Ce sont cette simplicité et cette générosité romaines que j’ai eu la chance de dénicher dès le premier détour, dans les rues proches de la piazza Navona, chez da Simo… pane e vino, la sandwicherie – je déteste ce mot qui sonne froid – de Simona. Dès l’entrée, cela sent bon la tomate, la viande, le ragoût
dominical. Simona, énergique, souriante et volubile présente avec plaisir ses spécialités dans un français chantant : une dizaine de plats en sauce bien romains, qu’elle réchauffe et sert dans de la ciabatta. Au menu, sauce de porc haché au vin blanc et aux poivrons, ragoût de queue de porc au céleri (un régal), surprenant mélange de saucisses italiennes et de raisins blancs, incroyable purée de brocolis à l’ail et aux saucisses italiennes, artichauts marinés, veau à la crème et à la pancetta… Le tout plein de fraîcheur, fondant, rassurant, comme on voudrait pouvoir manger tous les soirs chez soi, entouré d’amis, et de la ronde charmante de ces mots chantants : salciccia, carciofi, pomodoro, vitella, uva…

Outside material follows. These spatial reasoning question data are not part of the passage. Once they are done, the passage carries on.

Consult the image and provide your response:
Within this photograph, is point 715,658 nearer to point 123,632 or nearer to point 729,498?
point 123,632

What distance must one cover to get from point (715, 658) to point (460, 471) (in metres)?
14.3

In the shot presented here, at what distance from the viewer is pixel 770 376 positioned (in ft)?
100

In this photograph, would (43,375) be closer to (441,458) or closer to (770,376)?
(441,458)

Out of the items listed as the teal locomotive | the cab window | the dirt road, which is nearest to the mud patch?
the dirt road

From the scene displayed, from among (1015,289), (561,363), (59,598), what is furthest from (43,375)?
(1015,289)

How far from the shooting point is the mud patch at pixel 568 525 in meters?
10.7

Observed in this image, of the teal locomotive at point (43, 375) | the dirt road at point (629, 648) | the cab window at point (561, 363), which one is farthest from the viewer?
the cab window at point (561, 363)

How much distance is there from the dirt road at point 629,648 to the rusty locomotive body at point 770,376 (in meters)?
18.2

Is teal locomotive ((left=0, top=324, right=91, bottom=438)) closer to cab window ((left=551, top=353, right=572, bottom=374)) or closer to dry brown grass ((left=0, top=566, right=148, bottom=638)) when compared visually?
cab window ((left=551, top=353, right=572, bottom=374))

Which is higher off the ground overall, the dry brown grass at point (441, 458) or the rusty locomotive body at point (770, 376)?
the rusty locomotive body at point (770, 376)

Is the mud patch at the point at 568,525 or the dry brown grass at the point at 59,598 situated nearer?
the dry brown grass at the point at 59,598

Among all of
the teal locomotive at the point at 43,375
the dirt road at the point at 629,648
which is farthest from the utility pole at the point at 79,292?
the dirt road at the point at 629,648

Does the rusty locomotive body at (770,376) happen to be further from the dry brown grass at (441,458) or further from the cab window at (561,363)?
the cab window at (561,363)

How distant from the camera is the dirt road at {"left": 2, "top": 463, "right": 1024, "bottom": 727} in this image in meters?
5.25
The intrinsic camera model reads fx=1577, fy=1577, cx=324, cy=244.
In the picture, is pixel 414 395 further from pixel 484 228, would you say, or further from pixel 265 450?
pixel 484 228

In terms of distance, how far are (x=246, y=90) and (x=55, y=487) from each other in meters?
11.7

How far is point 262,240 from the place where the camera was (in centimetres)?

En gourmet (e ?), je n’ai pas pu m’empêcher de questionner Simona qui m’a chaleureusement livré quelques uns de ses savoir-faire. « Le plus important, tu cuis lentement, à feu doux, et fais bien attention à savoir quand couvrir ou non, pour ne pas dessécher ton plat. Tu dois être patiente, savoir attendre, il faut de l’amour. Mais aussi, tu dois mettre de l’odeur, toujours. Le céleri, l’oignon, la carotte. C’est la base. Tu peux rajouter l’ail, et le poivron, j’ai une amie qui en met toujours, c’est très bon. Et puis, surtout, tu joues. » Ca me plaît bien, et puis ça me fait penser à Edda Onorato et son déjeuner de soleil, qu’il faut absolument que vous découvriez.
La seconde très belle découverte culinaire de ce voyage a été l’Osteria del Pegno, ses fettucine carfioci e speck (artichaut et speck, une charcuterie alpine au goût corsé et fumé), et surtout les divins spaghetti alla carbonara, qui me font renoncer à toute prétention quant à la maîtrise de ce plat romain par excellence. Dorénavant je peux l’avouer, avant Rome je n’avais mangé de pasta alla carbonara. Je me repends, je rejoins le #CarbonaraClub
de Floriana, et à mon tour je vous en conjure, oubliez tout ce que vous croyez. La véritable pasta alla carbonara est délicate, incomparable à tout autre plat, incroyablement crémeuse bien que sans une goutte de crème, délicatement parfumée par la pancetta ou le plus fort guanciale, onctueuse grâce au pecorino romano et au jaune d’œuf, relevée par une note poivrée. Et encore meilleure si elle est précédée par des polpette pimentées qui préparent le palais à sa douceur et accompagnée par un verre de Montepulciano d’Abruzzo rosso.
Rome, les églises dans chaque rue, la Renaissance, colonnes doriques, ioniques, corinthiennes, marbres blancs, polychromes, vestiges de temples, voûtes et coupoles antiques, fontaines baroques, courses folles d’un monument à l’autre, sauts dans le temps de place en place, Rome enfin est par essence la ville de toutes les grandeurs et toutes les folies, ses cafés sont bien mérités par le visiteur épuisé. Tant de force dans une si petite tasse ! Et tant de douceurs dans les dulce qui l’accompagnent… Cantucci alla mandorle dont les amandes craquent sous la dent, sfogliatelle tièdes au ricotta vanillées… Et le voyage se prolonge dans l’esprit de ceux qui évoquent ces parfums, associés par la magie des sens aux trésors contemplés.